Passage
Thou--Thou hast known my sitting down, And my rising up, Thou hast attended to my thoughts from afar.
Thou--Thou hast known my sitting down, And my rising up, Thou hast attended to my thoughts from afar.
Psalms 139:1 To the Overseer. --A Psalm by David. Jehovah, Thou hast searched me, and knowest.
Psalms 139:2 Thou--Thou hast known my sitting down, And my rising up, Thou hast attended to my thoughts from afar.
Psalms 139:3 My path and my couch Thou hast fanned, And <FI>with<Fi> all my ways hast been acquainted.
Psalms 139:4 For there is not a word in my tongue, Lo, O Jehovah, Thou hast known it all!

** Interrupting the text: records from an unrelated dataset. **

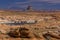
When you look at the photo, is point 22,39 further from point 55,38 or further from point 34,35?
point 55,38

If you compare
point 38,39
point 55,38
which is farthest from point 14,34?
point 55,38

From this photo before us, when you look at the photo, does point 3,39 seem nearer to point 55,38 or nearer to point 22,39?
point 22,39

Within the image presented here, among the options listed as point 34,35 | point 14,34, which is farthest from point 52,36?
point 14,34

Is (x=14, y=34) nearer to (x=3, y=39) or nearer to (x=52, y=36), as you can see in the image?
(x=3, y=39)

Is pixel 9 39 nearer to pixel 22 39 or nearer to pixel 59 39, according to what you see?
pixel 22 39

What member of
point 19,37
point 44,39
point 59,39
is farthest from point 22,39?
point 59,39

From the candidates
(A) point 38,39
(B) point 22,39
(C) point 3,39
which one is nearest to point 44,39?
(A) point 38,39
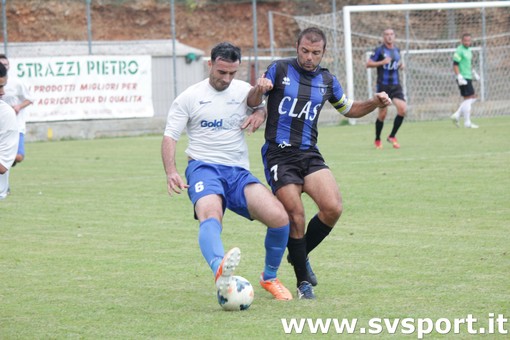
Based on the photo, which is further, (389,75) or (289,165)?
(389,75)

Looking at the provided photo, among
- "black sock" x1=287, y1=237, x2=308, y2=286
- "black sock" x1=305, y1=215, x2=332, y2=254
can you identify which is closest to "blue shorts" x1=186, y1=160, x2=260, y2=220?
"black sock" x1=287, y1=237, x2=308, y2=286

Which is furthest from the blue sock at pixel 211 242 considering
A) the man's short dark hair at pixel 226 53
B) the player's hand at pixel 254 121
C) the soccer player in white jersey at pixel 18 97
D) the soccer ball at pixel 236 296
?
the soccer player in white jersey at pixel 18 97

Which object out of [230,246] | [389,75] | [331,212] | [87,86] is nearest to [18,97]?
[230,246]

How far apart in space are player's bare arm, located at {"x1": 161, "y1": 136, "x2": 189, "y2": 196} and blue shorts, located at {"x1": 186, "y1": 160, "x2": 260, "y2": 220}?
0.11 m

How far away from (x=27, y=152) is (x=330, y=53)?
33.9 ft

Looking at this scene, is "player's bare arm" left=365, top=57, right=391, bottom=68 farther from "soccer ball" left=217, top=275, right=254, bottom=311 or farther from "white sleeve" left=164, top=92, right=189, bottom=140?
"soccer ball" left=217, top=275, right=254, bottom=311

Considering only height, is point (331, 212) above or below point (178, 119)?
below

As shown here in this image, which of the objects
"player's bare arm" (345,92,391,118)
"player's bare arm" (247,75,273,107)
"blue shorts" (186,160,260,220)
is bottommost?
"blue shorts" (186,160,260,220)

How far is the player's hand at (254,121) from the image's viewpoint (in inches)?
283

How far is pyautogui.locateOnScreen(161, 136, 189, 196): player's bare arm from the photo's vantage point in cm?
686

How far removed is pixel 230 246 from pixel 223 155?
6.82 ft

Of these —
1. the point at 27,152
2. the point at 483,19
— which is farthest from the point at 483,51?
the point at 27,152

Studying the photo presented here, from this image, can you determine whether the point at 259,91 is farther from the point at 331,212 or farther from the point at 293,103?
the point at 331,212

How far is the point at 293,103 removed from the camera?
24.5 ft
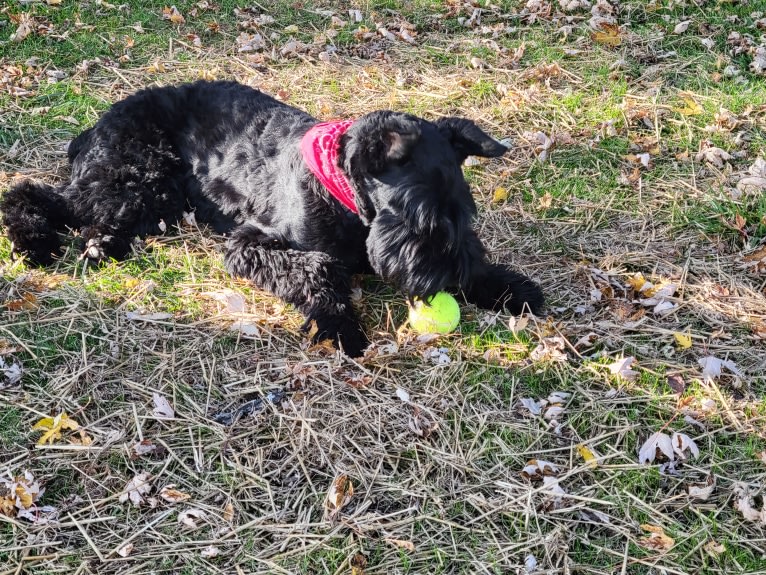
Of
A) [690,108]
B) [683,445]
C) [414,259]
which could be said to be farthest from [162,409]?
[690,108]

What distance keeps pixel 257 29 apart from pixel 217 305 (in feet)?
12.6

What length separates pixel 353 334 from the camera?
3637 millimetres

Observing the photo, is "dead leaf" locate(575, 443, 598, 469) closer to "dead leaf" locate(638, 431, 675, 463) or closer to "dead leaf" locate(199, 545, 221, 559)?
"dead leaf" locate(638, 431, 675, 463)

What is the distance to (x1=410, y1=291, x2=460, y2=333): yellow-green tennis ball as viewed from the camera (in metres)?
3.57

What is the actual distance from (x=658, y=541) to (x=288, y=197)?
101 inches

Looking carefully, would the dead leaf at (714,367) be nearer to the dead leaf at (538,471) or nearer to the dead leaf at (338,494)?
the dead leaf at (538,471)

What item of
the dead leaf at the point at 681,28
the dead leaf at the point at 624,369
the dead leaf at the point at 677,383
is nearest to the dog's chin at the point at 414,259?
the dead leaf at the point at 624,369

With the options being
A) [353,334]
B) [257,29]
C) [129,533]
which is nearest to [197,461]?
[129,533]

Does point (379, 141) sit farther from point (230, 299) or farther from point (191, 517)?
point (191, 517)

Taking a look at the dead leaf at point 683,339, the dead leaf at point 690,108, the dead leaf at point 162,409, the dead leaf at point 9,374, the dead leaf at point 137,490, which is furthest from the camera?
the dead leaf at point 690,108

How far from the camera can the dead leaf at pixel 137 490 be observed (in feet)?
9.24

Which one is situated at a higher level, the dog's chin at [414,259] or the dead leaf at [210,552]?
the dog's chin at [414,259]

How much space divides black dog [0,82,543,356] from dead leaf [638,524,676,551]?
142 centimetres

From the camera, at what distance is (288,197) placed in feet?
13.1
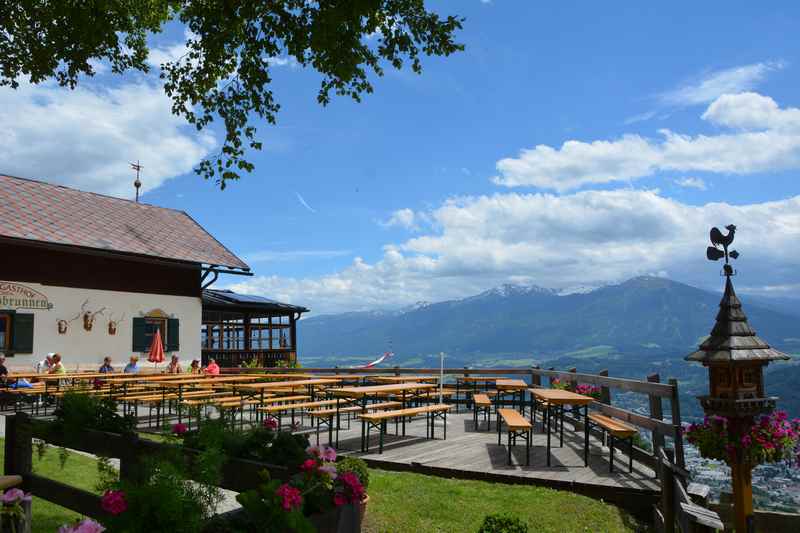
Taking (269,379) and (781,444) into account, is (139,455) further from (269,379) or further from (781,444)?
(269,379)

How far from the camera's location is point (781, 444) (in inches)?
253

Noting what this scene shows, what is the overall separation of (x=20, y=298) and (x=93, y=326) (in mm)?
2334

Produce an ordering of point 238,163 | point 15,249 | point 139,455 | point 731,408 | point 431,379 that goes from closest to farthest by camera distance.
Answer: point 139,455, point 731,408, point 238,163, point 431,379, point 15,249

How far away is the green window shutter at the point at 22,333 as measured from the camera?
677 inches

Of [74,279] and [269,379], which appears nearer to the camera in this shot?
[269,379]

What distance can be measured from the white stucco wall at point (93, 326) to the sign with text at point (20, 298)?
0.12 meters

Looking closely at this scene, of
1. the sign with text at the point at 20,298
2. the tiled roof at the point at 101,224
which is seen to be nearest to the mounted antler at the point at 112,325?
the sign with text at the point at 20,298

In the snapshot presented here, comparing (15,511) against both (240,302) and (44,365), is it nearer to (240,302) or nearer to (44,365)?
(44,365)

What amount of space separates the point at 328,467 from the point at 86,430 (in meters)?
2.61

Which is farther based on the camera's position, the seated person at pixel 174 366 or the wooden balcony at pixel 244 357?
the wooden balcony at pixel 244 357

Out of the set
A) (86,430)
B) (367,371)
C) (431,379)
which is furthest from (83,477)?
(367,371)

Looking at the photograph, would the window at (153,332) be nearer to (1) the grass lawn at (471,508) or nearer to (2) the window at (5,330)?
(2) the window at (5,330)

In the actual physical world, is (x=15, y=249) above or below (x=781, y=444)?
above

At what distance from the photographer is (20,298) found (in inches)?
693
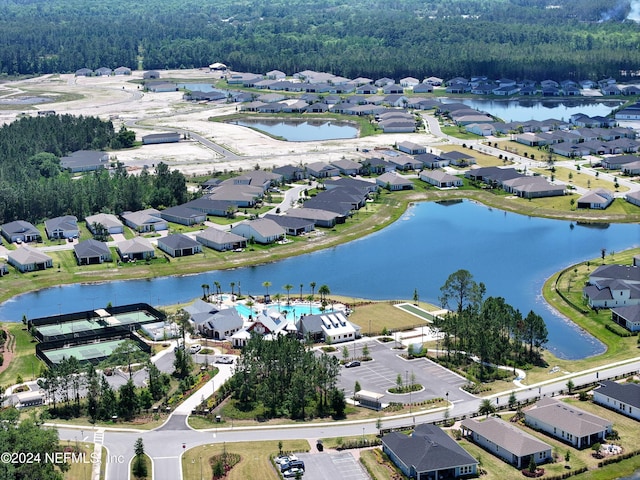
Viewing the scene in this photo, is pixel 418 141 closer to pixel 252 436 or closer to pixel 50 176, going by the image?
pixel 50 176

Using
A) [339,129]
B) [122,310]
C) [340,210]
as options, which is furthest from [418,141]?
[122,310]

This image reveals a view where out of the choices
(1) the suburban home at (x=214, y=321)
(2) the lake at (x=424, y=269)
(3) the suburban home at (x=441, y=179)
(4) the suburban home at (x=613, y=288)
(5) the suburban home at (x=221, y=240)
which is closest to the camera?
(1) the suburban home at (x=214, y=321)

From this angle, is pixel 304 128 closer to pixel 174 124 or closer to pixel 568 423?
pixel 174 124

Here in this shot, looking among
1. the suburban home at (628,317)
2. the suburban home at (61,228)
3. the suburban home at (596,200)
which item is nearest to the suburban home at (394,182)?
the suburban home at (596,200)

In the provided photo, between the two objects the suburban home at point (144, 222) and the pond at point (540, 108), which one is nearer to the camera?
the suburban home at point (144, 222)

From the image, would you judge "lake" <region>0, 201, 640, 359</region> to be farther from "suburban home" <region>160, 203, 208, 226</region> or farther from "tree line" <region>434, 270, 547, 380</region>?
"suburban home" <region>160, 203, 208, 226</region>

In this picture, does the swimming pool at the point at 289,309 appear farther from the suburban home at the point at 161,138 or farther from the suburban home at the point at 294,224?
the suburban home at the point at 161,138

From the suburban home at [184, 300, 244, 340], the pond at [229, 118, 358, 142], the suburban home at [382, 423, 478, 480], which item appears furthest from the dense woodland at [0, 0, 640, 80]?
the suburban home at [382, 423, 478, 480]
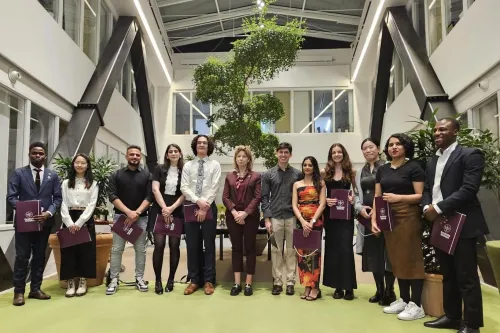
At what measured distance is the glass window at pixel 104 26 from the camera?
8148 millimetres

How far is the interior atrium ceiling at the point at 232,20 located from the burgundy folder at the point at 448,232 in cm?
950

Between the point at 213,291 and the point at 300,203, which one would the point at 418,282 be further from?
the point at 213,291

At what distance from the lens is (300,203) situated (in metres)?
3.73

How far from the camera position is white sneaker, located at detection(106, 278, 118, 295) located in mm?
3787

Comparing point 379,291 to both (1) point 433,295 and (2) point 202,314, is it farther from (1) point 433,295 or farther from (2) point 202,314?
(2) point 202,314

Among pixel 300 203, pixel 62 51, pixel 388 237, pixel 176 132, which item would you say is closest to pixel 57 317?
pixel 300 203

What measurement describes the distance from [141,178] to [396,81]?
318 inches

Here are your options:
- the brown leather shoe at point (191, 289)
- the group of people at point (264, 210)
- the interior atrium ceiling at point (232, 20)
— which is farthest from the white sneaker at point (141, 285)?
the interior atrium ceiling at point (232, 20)

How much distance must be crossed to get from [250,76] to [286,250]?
4.41 meters

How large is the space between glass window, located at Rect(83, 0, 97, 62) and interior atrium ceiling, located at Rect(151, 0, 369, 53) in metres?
2.86

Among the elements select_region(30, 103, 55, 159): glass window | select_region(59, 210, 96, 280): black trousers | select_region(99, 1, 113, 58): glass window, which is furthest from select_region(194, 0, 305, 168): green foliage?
select_region(59, 210, 96, 280): black trousers

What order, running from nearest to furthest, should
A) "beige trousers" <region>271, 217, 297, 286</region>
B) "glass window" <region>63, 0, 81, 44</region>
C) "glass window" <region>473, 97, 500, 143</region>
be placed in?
"beige trousers" <region>271, 217, 297, 286</region> < "glass window" <region>473, 97, 500, 143</region> < "glass window" <region>63, 0, 81, 44</region>

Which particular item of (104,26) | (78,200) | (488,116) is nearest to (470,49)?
(488,116)

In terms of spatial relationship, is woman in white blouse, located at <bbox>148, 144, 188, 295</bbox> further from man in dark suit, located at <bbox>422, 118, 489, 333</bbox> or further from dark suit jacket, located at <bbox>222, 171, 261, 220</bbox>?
man in dark suit, located at <bbox>422, 118, 489, 333</bbox>
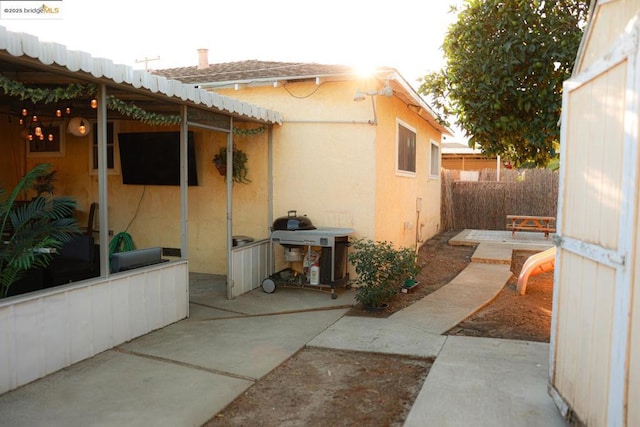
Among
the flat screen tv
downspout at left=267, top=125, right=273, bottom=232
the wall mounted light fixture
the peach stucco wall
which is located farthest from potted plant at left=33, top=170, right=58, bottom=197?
the wall mounted light fixture

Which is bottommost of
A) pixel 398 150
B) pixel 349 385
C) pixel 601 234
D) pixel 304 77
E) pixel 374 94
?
pixel 349 385

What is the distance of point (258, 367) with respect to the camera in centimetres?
502

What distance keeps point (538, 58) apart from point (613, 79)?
3365mm

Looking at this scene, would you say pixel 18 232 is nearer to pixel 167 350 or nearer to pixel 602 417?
pixel 167 350

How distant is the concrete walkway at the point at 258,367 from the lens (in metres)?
3.90

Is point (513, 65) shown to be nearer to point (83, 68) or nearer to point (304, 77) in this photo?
point (304, 77)

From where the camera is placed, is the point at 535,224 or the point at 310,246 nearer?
the point at 310,246

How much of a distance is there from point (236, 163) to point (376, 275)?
10.7ft

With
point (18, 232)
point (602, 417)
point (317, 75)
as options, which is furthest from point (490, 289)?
point (18, 232)

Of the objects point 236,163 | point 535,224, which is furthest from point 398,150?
point 535,224

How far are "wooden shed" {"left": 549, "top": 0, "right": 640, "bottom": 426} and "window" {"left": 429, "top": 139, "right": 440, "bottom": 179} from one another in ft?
38.8

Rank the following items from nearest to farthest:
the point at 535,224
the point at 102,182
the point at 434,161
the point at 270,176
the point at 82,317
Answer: the point at 82,317 → the point at 102,182 → the point at 270,176 → the point at 535,224 → the point at 434,161

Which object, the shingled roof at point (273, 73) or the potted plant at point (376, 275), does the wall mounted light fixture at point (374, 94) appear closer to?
the shingled roof at point (273, 73)

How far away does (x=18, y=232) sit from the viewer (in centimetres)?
491
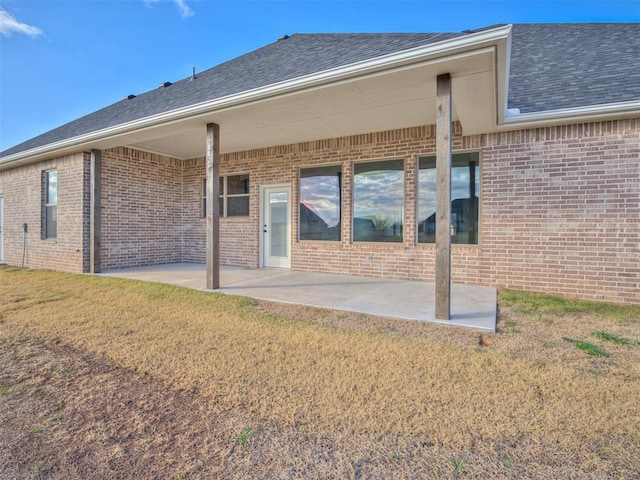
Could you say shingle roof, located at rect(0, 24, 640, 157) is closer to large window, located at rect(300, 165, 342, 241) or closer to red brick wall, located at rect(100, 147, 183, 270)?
red brick wall, located at rect(100, 147, 183, 270)

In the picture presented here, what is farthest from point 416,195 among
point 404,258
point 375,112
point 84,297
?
point 84,297

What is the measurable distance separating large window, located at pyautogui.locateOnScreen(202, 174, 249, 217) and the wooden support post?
2.87 metres

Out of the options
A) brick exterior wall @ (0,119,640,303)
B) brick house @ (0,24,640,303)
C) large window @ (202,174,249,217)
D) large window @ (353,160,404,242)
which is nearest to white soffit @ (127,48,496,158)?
brick house @ (0,24,640,303)

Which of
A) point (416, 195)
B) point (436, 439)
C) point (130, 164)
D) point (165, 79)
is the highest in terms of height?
point (165, 79)

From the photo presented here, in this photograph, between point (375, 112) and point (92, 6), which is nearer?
point (375, 112)

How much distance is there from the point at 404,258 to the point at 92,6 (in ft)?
29.5

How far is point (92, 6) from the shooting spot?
756cm

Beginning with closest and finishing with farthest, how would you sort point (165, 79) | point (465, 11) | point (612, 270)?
point (612, 270) → point (465, 11) → point (165, 79)

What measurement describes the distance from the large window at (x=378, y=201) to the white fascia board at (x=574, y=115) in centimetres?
211

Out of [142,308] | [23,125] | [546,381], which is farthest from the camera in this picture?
[23,125]

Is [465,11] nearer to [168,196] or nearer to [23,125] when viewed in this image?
[168,196]

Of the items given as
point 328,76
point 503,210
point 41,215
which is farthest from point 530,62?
point 41,215

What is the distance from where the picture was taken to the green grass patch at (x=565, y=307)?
450cm

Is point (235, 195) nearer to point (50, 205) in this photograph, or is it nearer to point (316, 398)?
point (50, 205)
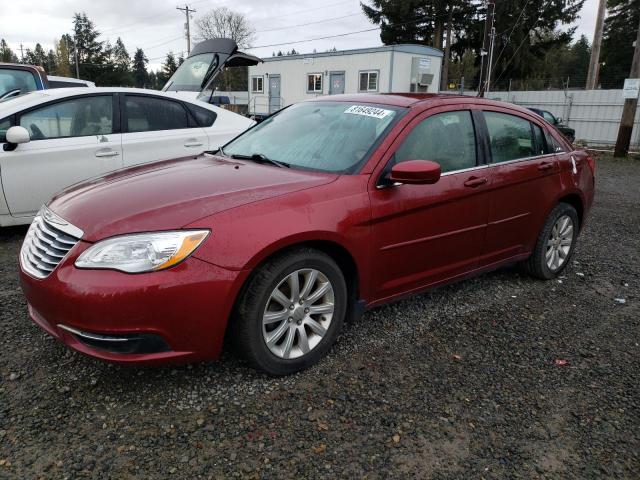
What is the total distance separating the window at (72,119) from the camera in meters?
5.04

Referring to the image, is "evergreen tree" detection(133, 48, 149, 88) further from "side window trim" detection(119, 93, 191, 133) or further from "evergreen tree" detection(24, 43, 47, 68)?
"side window trim" detection(119, 93, 191, 133)

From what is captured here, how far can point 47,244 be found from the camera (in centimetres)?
261

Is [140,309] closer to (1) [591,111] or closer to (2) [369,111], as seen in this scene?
(2) [369,111]

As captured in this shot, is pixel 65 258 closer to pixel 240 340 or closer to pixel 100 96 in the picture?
pixel 240 340

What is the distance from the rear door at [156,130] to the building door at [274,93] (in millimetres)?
25220

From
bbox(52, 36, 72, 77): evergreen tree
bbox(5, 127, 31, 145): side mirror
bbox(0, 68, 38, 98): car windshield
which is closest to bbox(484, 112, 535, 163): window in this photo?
bbox(5, 127, 31, 145): side mirror

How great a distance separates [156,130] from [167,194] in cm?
327

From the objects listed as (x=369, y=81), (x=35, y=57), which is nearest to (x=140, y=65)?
(x=35, y=57)

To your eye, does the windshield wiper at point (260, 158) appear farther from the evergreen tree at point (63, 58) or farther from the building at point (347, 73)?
the evergreen tree at point (63, 58)

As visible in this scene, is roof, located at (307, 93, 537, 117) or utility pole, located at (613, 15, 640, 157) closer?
roof, located at (307, 93, 537, 117)

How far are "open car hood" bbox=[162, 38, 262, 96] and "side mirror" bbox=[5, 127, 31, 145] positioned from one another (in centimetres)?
287

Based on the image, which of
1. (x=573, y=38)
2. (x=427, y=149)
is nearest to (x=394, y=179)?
(x=427, y=149)

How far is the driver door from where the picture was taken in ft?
10.1

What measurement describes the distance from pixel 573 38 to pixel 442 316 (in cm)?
4046
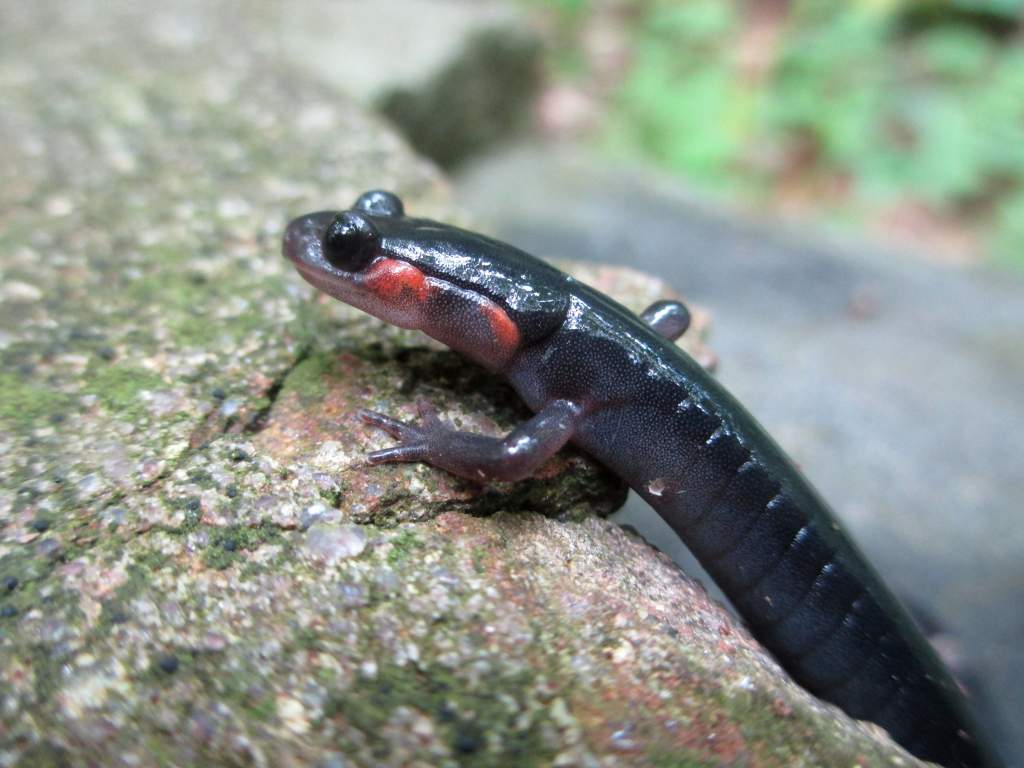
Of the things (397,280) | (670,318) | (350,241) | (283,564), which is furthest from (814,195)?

The verse centers on "thou--thou", "hast", "known", "sitting", "down", and "rising". It is saying that the verse draws attention to "thou--thou" and "hast", so its meaning should be read from those terms before moving to application.
The nearby context moves from verse 1's "To the Overseer A Psalm by David..." into verse 3's "My path and my couch Thou hast...", so "thou--thou" and "hast" belong inside that flow. In Psalms context, the local focus is worship, trust, the LORD's kingship, and covenant mercy.
A plain takeaway is to answer the verse's own emphasis on "thou--thou" and "hast" with trust shaped by these words, not by a vague optimism outside the passage.